I have a special place I like to sit while I work creatively. It’s a sizeable room with bright rays that, over some years, have bleached the blue sofa. The view is of a large area of common. I’m fortunate to live in an area of outstanding natural beauty, and it was only a 5-minute walk from here, past the sheep, and to the woods, where I first encountered the idea that has filled my head since 2021: the story of NeverBorn. It was a moment of magic. I came home and wrote it down.
My website is ready to launch. It’s something I’ve wanted for a long time. A holding bay of ideas that grow arms and legs and are sometimes uncontainable. I am blessed (or encumbered) with a quick imagination that has afforded me thousands of ideas for the delivery of creative classes, for which I am grateful.
I began to write as a teenager. It was a diary, filled with dull things that I thought mattered, and that of course did at the time, but back then I self-censored, and pages had cross-references to code words that I hid in the back of other books. I must have been influenced by what was one of my favourite childhood reads, a Kit Williams book entitled Masquerade, where clues were buried deeply and eventually led to treasure.
My own treasure has taken many years and extreme conditions to “mine”. Before having children (who were particularly creative ones!) I wrestled with confidence and could probably have done with a mentor, such as I now have become for others. But I did manage as an adult to write stories, and in my late twenties, with no film school offer (I only wanted to attend the one I had heard of), I built a video facility house and set, naively, about writing to the BBC with my ideas.
...and then one day, once upon what seems like a very long time ago, I wrote a story that felt personal and authentic, although it was a fairy tale, called The Circle of Hope. It told the fate of a fictional land called Faerie, and in my truest style, I decided to turn it into a short film, hired a fairy tale castle, and set off to Wales with a small crew of mates and kit, a bunch of actors and their luggage, which we dropped at our accommodation, at the off-season Butlins, which became our crew base for the week-long ambitious outing.
I bought a set of Sachtler lights and told a few people I had them, and soon, with my box of tools, I began working on short films and teaching myself how not to expect others to do things you wouldn’t do yourself. I still remember the discomfort of contortion as I mic’d a scene from under a very low coffee table on the sixth or seventh take.

Tasks for this exercise
1. Echo the part of the creative-writing reflection starting at "I have a special" and ending at "wrote it down.", word for word.
2. Carry on the creative-writing reflection from its final sentence, keeping its first-person voice.
The records that follow have no connection to the creative-writing reflection above.

Raw records
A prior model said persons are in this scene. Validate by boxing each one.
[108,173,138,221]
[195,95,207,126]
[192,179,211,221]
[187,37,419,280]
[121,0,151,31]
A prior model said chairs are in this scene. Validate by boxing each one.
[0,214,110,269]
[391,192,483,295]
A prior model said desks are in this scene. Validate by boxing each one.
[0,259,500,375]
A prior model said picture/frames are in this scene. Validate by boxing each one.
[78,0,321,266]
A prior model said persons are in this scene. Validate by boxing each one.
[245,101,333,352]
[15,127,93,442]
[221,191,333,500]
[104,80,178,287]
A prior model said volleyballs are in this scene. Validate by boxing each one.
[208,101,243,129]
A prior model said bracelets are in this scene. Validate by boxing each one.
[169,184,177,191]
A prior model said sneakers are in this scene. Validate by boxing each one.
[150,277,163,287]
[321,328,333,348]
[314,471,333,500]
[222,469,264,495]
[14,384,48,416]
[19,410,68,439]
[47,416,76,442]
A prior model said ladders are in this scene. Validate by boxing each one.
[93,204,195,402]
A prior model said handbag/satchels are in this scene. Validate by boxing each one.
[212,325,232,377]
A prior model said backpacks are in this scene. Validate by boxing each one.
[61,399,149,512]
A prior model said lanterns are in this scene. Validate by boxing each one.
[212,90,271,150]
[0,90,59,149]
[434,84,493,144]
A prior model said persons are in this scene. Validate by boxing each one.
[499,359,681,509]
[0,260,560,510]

---

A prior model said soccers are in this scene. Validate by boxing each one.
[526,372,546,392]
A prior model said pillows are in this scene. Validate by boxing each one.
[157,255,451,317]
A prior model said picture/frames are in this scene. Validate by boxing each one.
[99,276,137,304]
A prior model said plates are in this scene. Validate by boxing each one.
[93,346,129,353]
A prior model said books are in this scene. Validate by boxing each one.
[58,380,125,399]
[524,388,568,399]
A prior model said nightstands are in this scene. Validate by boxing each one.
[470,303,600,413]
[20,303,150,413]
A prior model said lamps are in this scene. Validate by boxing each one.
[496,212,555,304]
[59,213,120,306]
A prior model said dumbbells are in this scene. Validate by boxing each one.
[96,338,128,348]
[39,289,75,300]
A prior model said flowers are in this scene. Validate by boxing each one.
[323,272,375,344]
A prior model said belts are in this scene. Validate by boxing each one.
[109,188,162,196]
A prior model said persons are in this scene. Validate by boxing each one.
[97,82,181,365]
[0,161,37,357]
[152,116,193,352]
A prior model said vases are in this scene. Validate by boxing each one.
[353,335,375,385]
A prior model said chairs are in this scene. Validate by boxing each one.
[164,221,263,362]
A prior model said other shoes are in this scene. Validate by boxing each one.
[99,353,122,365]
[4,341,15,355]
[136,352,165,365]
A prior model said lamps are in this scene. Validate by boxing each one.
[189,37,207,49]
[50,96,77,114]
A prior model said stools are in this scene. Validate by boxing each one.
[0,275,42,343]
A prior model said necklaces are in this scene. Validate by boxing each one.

* * *

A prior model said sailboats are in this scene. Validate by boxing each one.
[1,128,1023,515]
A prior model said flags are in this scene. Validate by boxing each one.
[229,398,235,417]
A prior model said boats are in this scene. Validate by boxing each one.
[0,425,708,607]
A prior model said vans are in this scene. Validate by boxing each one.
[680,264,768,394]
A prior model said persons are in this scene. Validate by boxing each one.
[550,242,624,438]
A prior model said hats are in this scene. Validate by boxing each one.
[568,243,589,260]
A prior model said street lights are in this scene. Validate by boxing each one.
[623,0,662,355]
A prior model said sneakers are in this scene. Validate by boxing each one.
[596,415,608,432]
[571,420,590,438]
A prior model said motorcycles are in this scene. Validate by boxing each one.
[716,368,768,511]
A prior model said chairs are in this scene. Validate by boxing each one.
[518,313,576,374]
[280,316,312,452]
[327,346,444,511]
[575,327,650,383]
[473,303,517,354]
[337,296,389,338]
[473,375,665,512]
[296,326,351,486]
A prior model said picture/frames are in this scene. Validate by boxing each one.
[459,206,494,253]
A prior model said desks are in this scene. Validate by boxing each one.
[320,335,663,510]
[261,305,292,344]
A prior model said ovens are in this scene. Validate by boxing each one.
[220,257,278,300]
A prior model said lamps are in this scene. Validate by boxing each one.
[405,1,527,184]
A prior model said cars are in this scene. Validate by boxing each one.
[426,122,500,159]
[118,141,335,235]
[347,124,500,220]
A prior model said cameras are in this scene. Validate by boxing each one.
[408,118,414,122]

Task-by-task results
1.
I have a special place I like to sit while I work creatively. It’s a sizeable room with bright rays that, over some years, have bleached the blue sofa. The view is of a large area of common. I’m fortunate to live in an area of outstanding natural beauty, and it was only a 5-minute walk from here, past the sheep, and to the woods, where I first encountered the idea that has filled my head since 2021: the story of NeverBorn. It was a moment of magic. I came home and wrote it down.

2.
I was thrilled to get some funding from the BFI/Arts Council to shoot a madcap idea that I would love at some point to revisit. The story of a young dancer whose mother set her up in competition with the family dog. They say never work with animals or children, but I loved both! It was a joy to shoot. Our young leading lady, Lucy Hounsom, is now an author with a significant catalogue of published works set in her own fictional worlds.
A short film I didn’t work on, which featured two talented boys from our school, led me to work as an associate producer on a first feature by an up and coming and exceptionally ambitious grad of the Northern Film School. Tom Waller became De Warrenne Pictures, one of Thailand’s successful feature film producers. It was an exceptionally exhausting experience as Tom built his showpiece film with a magical cast (John Michie, Paula Hamilton, Rupert Vansittart, and Benedict Taylor, and hundreds and hundreds of extras on each day, collected by yours truly! How much easier it would have been to have had the internet and email back in 1996!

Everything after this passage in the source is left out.